Low temperatures, high consumption, and near full utilization of the production capacity at the power stations contribute to the situation that pushes electricity prices ever higher. 

Norway does not produce enough electricity to cover both consumption and exports. And to reduce exports, prices must rise to the same level as in Europe.

“What can help? More wind in Europe and, thus, increased wind power production. Higher wind power production can help significantly, but when it is cold, there is often high pressure and little wind,” he said.

New price records

In Southern Norway, electricity has never been more expensive. The existing record from Sunday – at NOK 1.87 per kilowatt-hour – has already been surpassed on Monday.

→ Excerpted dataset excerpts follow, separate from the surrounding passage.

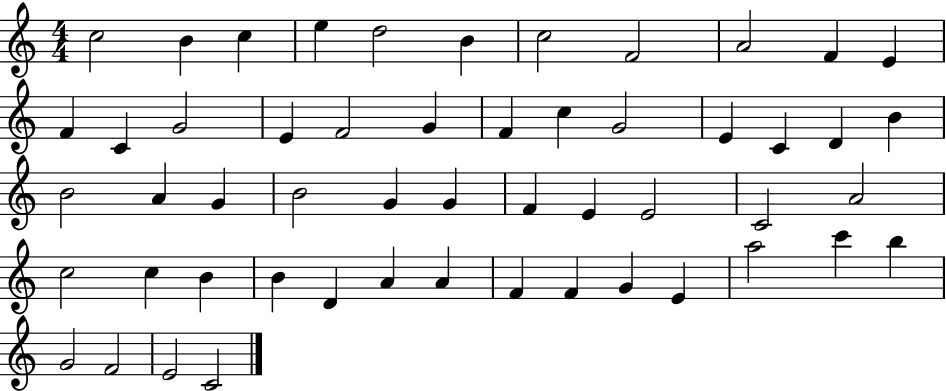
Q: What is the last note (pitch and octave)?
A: C4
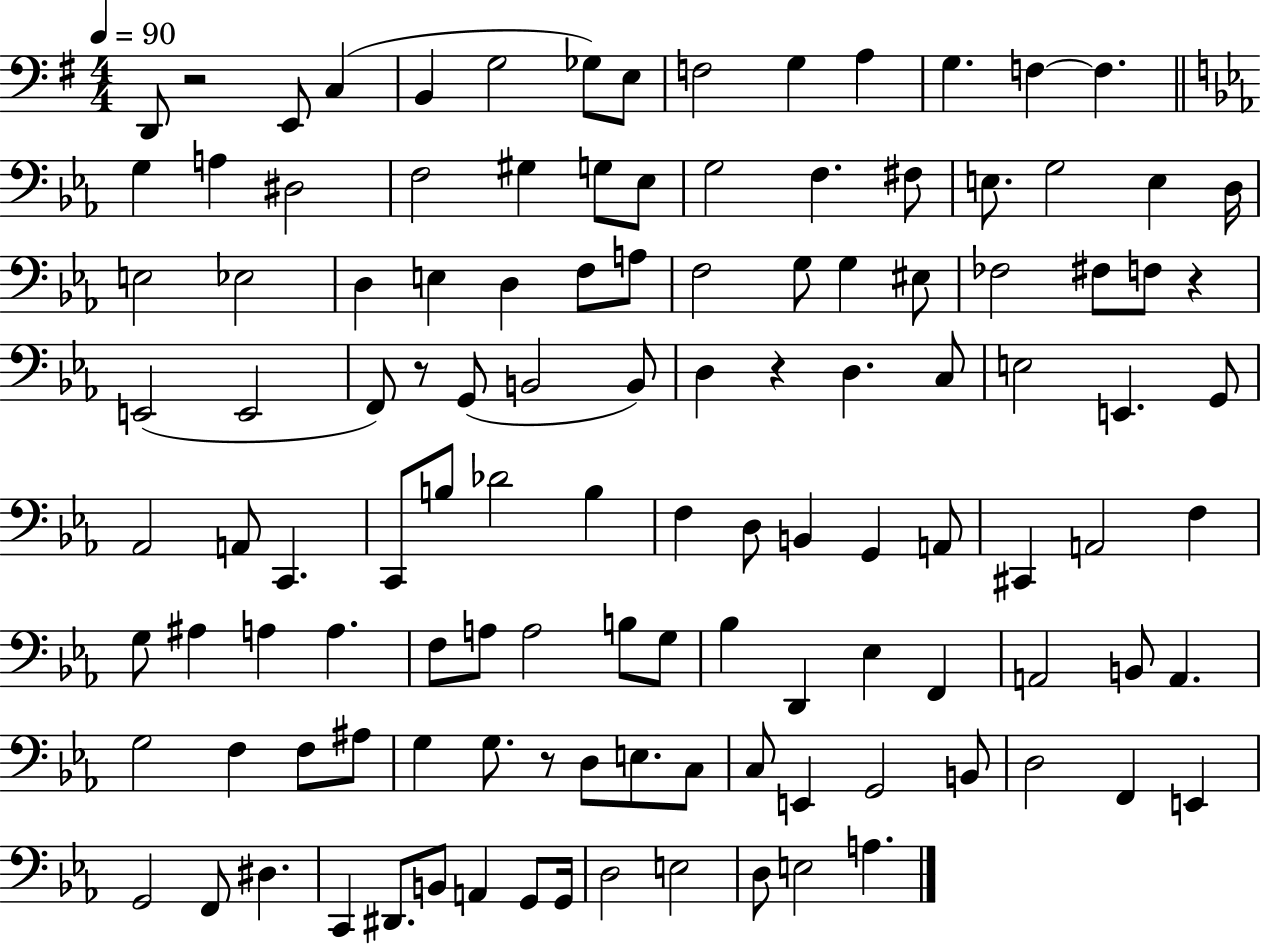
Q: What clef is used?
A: bass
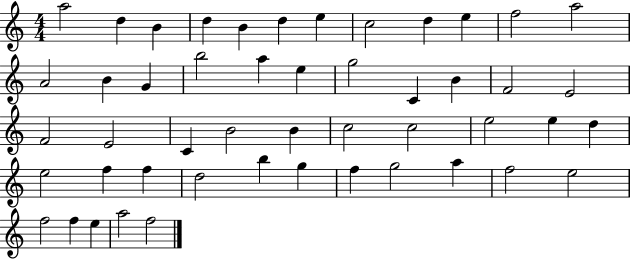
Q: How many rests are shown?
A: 0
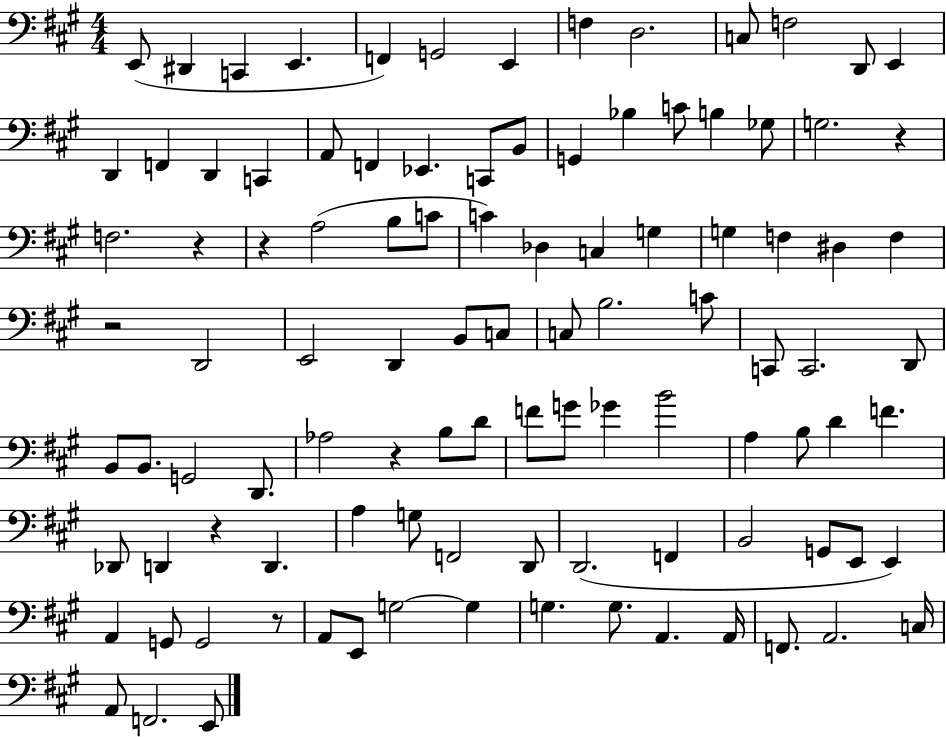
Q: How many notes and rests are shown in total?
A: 103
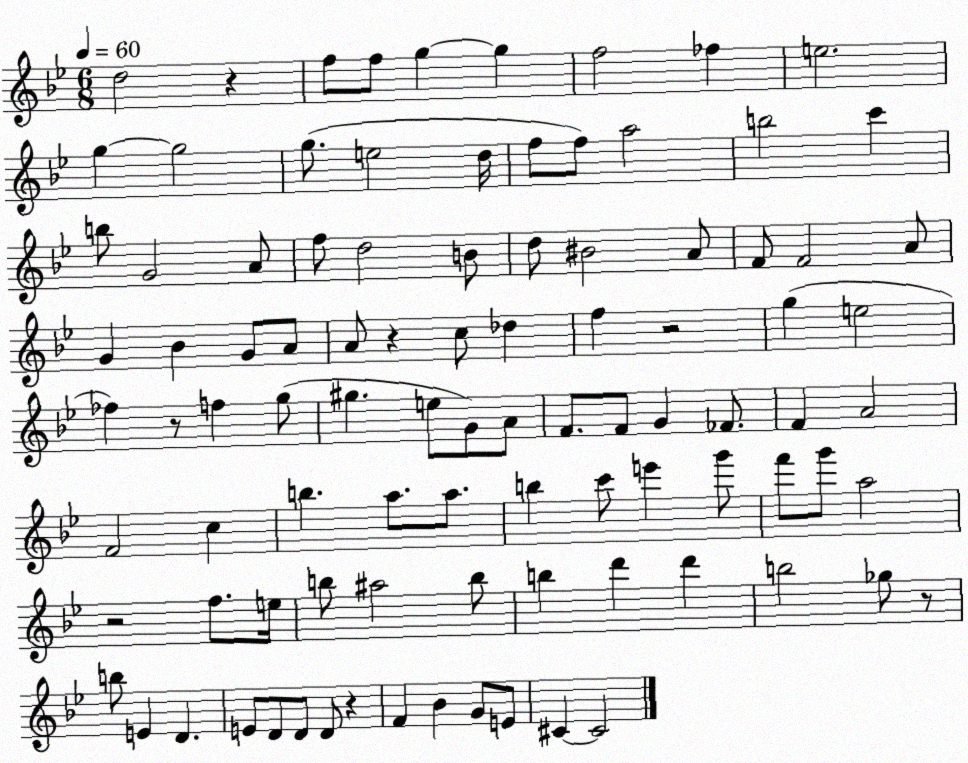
X:1
T:Untitled
M:6/8
L:1/4
K:Bb
d2 z f/2 f/2 g g f2 _f e2 g g2 g/2 e2 d/4 f/2 f/2 a2 b2 c' b/2 G2 A/2 f/2 d2 B/2 d/2 ^B2 A/2 F/2 F2 A/2 G _B G/2 A/2 A/2 z c/2 _d f z2 g e2 _f z/2 f g/2 ^g e/2 G/2 A/2 F/2 F/2 G _F/2 F A2 F2 c b a/2 a/2 b c'/2 e' g'/2 f'/2 g'/2 a2 z2 f/2 e/4 b/2 ^a2 b/2 b d' d' b2 _g/2 z/2 b/2 E D E/2 D/2 D/2 D/2 z F _B G/2 E/2 ^C ^C2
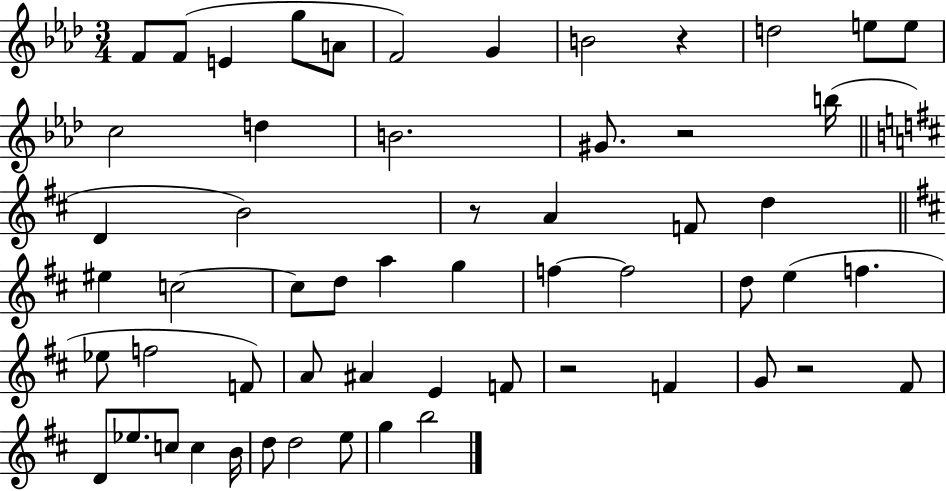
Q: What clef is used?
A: treble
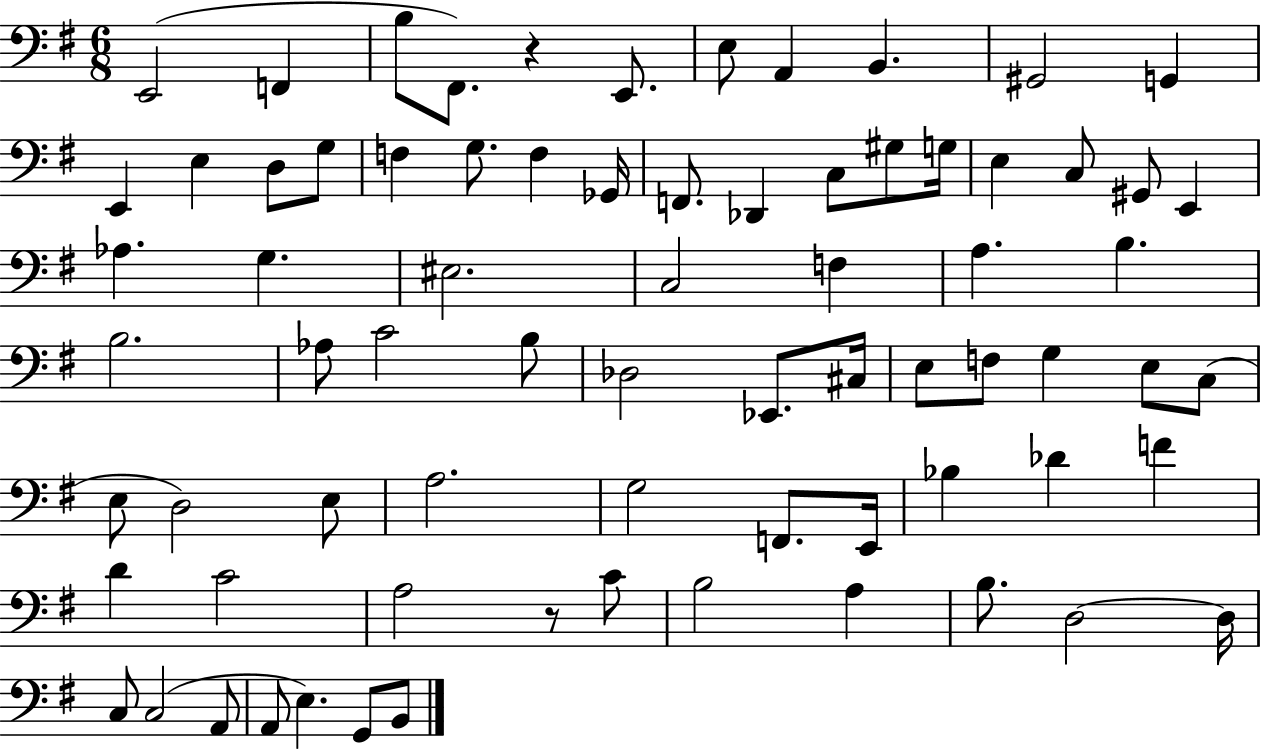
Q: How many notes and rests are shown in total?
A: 74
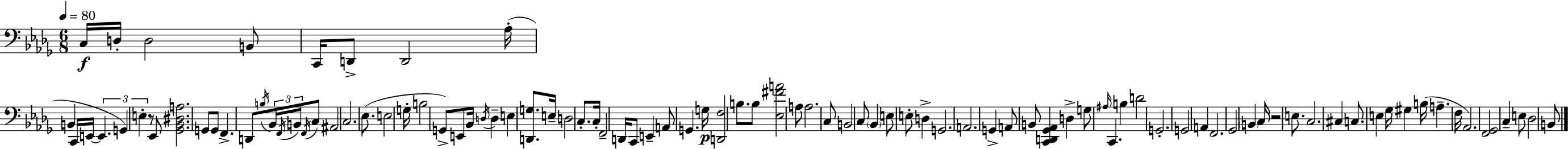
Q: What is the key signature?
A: BES minor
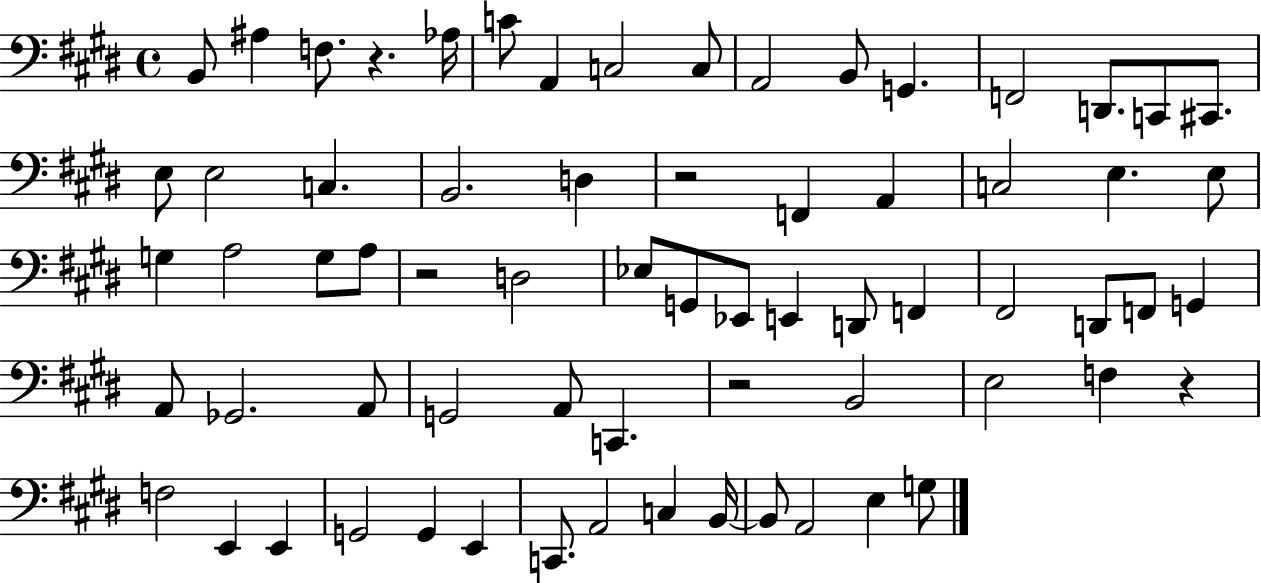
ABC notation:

X:1
T:Untitled
M:4/4
L:1/4
K:E
B,,/2 ^A, F,/2 z _A,/4 C/2 A,, C,2 C,/2 A,,2 B,,/2 G,, F,,2 D,,/2 C,,/2 ^C,,/2 E,/2 E,2 C, B,,2 D, z2 F,, A,, C,2 E, E,/2 G, A,2 G,/2 A,/2 z2 D,2 _E,/2 G,,/2 _E,,/2 E,, D,,/2 F,, ^F,,2 D,,/2 F,,/2 G,, A,,/2 _G,,2 A,,/2 G,,2 A,,/2 C,, z2 B,,2 E,2 F, z F,2 E,, E,, G,,2 G,, E,, C,,/2 A,,2 C, B,,/4 B,,/2 A,,2 E, G,/2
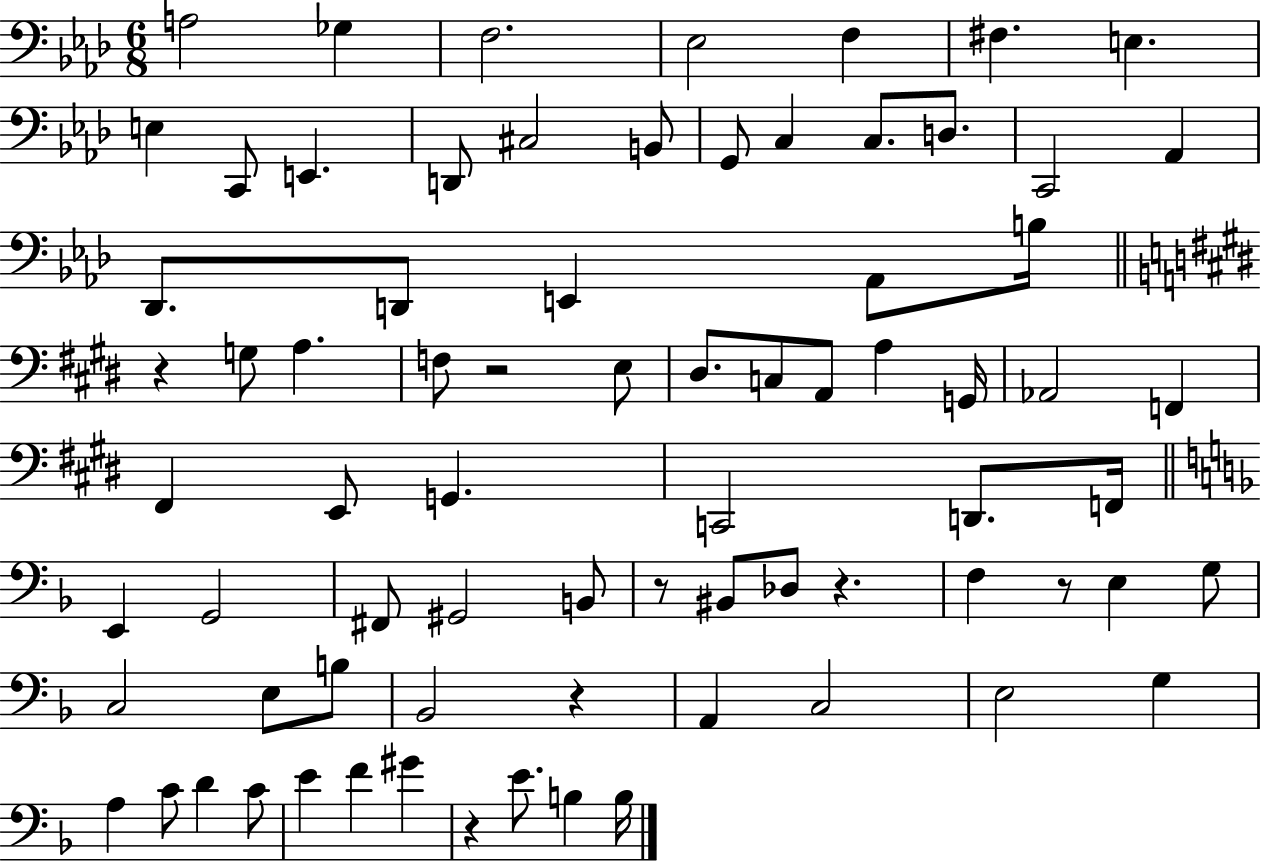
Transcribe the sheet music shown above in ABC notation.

X:1
T:Untitled
M:6/8
L:1/4
K:Ab
A,2 _G, F,2 _E,2 F, ^F, E, E, C,,/2 E,, D,,/2 ^C,2 B,,/2 G,,/2 C, C,/2 D,/2 C,,2 _A,, _D,,/2 D,,/2 E,, _A,,/2 B,/4 z G,/2 A, F,/2 z2 E,/2 ^D,/2 C,/2 A,,/2 A, G,,/4 _A,,2 F,, ^F,, E,,/2 G,, C,,2 D,,/2 F,,/4 E,, G,,2 ^F,,/2 ^G,,2 B,,/2 z/2 ^B,,/2 _D,/2 z F, z/2 E, G,/2 C,2 E,/2 B,/2 _B,,2 z A,, C,2 E,2 G, A, C/2 D C/2 E F ^G z E/2 B, B,/4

The average electricity price throughout the day will be NOK 2.56 per kilowatt-hour, E24 writes. This excludes grid rent, fees, and surcharges from the electricity company.

Electricity is most expensive between 5 PM and 6 PM, at more than NOK 4 per kilowatt-hour.

Lilleholt describes the situation as extreme and emphasizes that we could see new extreme situations during the winter. 

“If it gets colder, we can see new price records in January and February,” he says.

Situation in Europe

Europe, too, is bracing for increasing and lasting high electricity prices as the cold sets in. The situation could provoke protectionist measures in the power market and lead to consumers being asked to save on electricity and prepare for planned power outages as a last resort against high consumption, according to Bloomberg.

The principle of European solidarity – which is intended to prevent EU countries from restricting power exports at the expense of other countries – may face its first real challenge this winter.

“If it gets cold in Europe, there is no easy solution on the supply side; there will be a need for a solution on the demand side,” partner Adam Lewis in the brokerage Hartree Partners stated.